* Yapılacak iş: Kaynak metne göre, kendi soundtrack'leriyle geldikleri için sıralamaya alınan iki ek paket hangileridir?

* Kaynak metin:
***

Şuraya binlerce kişi dizsek, hepsine tek tek sorsak “soundtrack seçimi ile ön plana çıkan oyunları bize bir sayın hele” diye… Grand Theft Auto serisinin adını zikretmeyecek olan çıkar mı? Sanmıyoruz. Yıllardır FIFA serisi ile birlikte bu konuda bir marka GTA oyunları. Oyun duyurulduktan sonra insanlar önce mekanikleri öğreniyor, grafiklere bakıyor, ardından da gayrı ihtiyari radyolar kısmına çeviriyorlar gözlerini.

Biz de işte çıkmış GTA oyunlarını bu düzlemde sıralayalım dedik. Dikkat, sadece ve sadece radyo istasyonlarının müthişliğine göre sıralıyoruz oyunları. Esas kaliteleri gerçekten bu listemizin konusu değil. Ayrıca söylemekte fayda var, GTA: London ve GTA: Episodes from Liberty City ek paketlerini de kendi soundtrack’leriyle geldikleri için buraya aldık. Onun dışında, hazırsanız, buyurun başlayalım.

***

* Veri kesiti:
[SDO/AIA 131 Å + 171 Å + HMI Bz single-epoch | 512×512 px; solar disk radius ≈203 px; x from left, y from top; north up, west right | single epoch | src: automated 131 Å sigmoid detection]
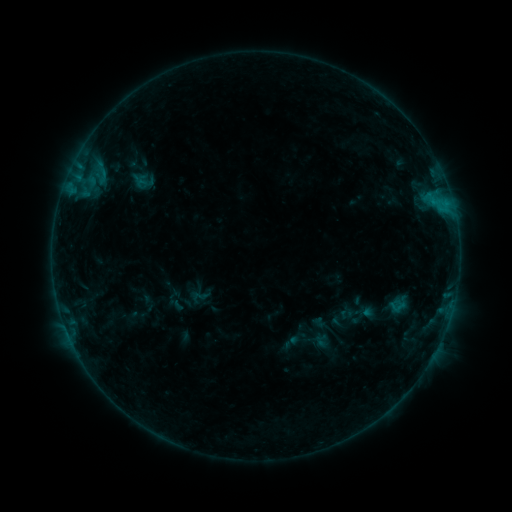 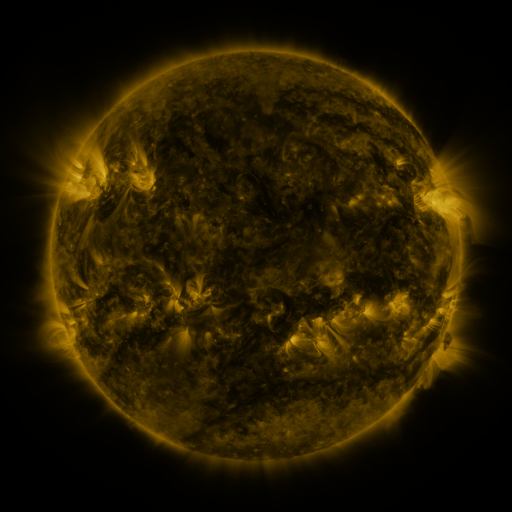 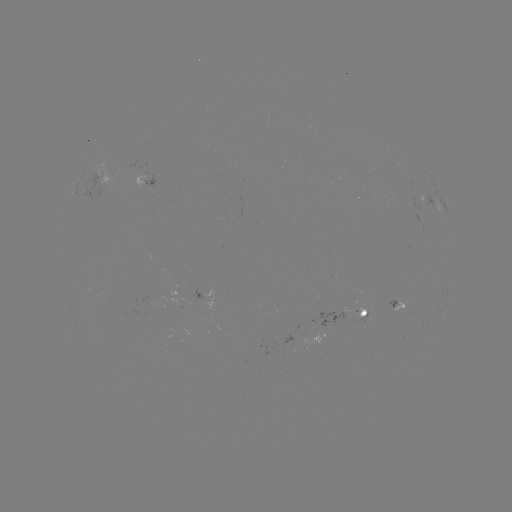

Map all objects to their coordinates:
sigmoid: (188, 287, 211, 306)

***

* Çözüm: GTA: London ve GTA: Episodes from Liberty City.